Cryptoasset exchange Gate.io will cover $184,000 worth of stolen Ethereum Classic (40,000 ETC tokens), after a reported 51% attack on the ETC blockchain occurred days ago, the company said in a press release.

The US-based exchange, which has a daily trading volume of $94 million at the time of writing, said that it had detected seven “rollback” attacks on the chain. Gate have also identified three of the attackers’ addresses, and suggest other platforms should block transactions to and from the addresses.

The minimum number of confirmations to process ETC transactions on the exchange have been raised to 500 as a precaution. Gate also “[suggested to] the ETC dev team and the community build a new consensus mechanism ([Proof-of-Stake] for example).

The ETC community, however, is known to be definitively against adopting a PoS consensus algorithm, and consider a Proof-of-Work (PoW) algorithm one of their main selling points in contrast to Ethereum’s (ETH) planned switch to PoS.
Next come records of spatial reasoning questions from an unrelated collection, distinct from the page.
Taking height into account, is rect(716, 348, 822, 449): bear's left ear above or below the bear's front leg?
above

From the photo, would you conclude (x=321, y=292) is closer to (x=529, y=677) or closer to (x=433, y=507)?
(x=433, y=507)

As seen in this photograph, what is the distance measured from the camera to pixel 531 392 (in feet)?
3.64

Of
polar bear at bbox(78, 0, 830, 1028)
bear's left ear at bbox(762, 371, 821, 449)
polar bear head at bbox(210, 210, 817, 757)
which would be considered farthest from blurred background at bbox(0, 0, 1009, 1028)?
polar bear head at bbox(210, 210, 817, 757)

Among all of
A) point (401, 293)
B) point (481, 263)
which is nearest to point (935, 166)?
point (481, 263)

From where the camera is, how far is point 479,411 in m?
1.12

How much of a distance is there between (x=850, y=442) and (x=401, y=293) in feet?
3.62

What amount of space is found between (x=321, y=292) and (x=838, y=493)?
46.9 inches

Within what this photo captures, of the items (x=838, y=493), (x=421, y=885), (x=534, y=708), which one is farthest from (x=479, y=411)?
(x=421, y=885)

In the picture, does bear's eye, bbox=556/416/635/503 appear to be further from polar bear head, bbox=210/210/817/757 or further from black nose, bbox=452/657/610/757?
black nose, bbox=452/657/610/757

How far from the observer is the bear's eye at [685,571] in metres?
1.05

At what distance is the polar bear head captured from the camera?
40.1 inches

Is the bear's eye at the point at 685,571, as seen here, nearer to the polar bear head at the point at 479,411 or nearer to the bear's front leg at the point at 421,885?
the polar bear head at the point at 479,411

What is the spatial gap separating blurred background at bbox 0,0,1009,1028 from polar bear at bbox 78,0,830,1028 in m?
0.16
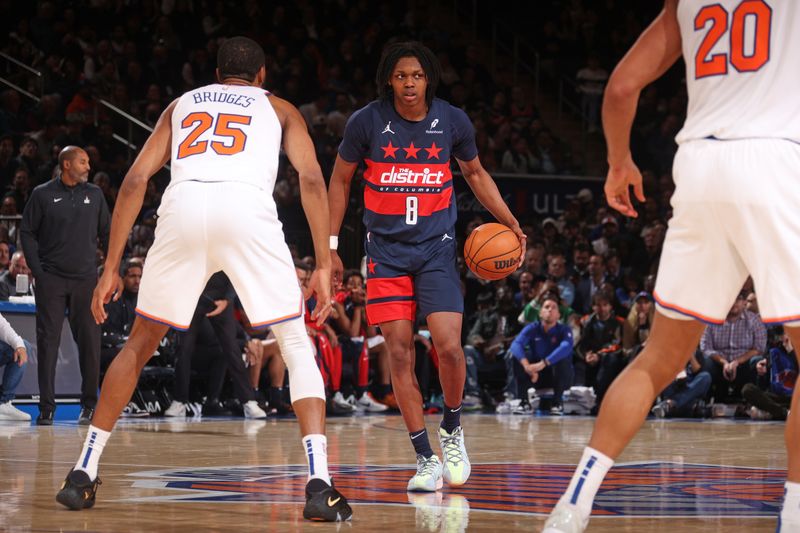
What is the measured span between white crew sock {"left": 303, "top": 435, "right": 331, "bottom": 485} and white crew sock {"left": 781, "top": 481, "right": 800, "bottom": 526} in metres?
1.59

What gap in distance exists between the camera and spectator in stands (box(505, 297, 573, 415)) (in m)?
12.6

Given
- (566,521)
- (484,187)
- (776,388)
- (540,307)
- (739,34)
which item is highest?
(739,34)

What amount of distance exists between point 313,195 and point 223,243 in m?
0.41

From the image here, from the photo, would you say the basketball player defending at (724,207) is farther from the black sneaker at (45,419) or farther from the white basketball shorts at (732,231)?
the black sneaker at (45,419)

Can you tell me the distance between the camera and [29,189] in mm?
13359

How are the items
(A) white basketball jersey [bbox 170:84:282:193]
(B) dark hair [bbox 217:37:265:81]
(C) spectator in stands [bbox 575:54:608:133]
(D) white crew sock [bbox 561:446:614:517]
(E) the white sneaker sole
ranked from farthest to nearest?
(C) spectator in stands [bbox 575:54:608:133] → (E) the white sneaker sole → (B) dark hair [bbox 217:37:265:81] → (A) white basketball jersey [bbox 170:84:282:193] → (D) white crew sock [bbox 561:446:614:517]

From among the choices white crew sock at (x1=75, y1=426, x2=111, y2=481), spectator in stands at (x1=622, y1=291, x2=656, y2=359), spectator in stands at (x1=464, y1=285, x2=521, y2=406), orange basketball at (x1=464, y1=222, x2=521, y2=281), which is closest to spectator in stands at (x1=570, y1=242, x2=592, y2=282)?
spectator in stands at (x1=464, y1=285, x2=521, y2=406)

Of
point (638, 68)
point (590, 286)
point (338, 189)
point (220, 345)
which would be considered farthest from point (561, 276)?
point (638, 68)

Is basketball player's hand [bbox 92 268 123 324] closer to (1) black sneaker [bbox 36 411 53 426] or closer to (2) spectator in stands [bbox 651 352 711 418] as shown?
(1) black sneaker [bbox 36 411 53 426]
The former business developer of now-defunct ETCDEV, Donald McIntyre, said as much only a couple of days ago in the wake of the attack, commenting that “I think ETC still has a unique positioning as a PoW + Turing-complete network with an active community with sound principles.”

Still a prominent player in the ETC community, he did however express interest in a change in ETC’s PoW algorithm:

With the above in mind I think the best path is to explore a mining algorithm change to put ETC in a unique, incompatible PoW niche. Even if that implies a tradeoff as miners will have less optionality to point their infrastructure to different chains depending on the profitability of the day.

ETC’s 51% Attack(?)

CryptoGlobe wrote this week that the widely reported attack may not, in fact, have been an attack – but rather, an operational test of new application-specific integrated-circuit (ASIC) miners built for ETC’s consensus algorithm. (ETC currently uses the Ethash algorithm, which is still used by Ethereum.)

Interestingly, however, a tweet by the @eth_classic Twitter account, which speculated on the nature of the “attack,” has since been deleted.

It seems now that the ETC community agrees that it was, in fact, an attack. The substance of a community conference call, a diagnosis of the attack and the community’s response, was posted only hours ago, again on McIntyre’s Medium blog – ominously entitled “Post Mortem Meeting.”

McIntyre claimed a total of 15 double spend attacks and “at least ETC 219,500 stolen.” His explanation of the attack was straightforward, saying there is no “root cause internally in the [ETC] system,” and by way of explanationa said that “ETC is still a relatively small PoW blockchain with a mining algorithm that is compatible with larger chains such as Ethereum so attackers can rent hash power on NiceHash to reorg the blockchain.”

He detailed a number of suggestions to strengthen ETC in the future against such attacks, including a change in the PoW algorithm, reorg protection, and higher confirmation times in general (between 2,500 and 5,000). He added finally that “we will not reorg the chain or revert the events on chain under any circumstance.”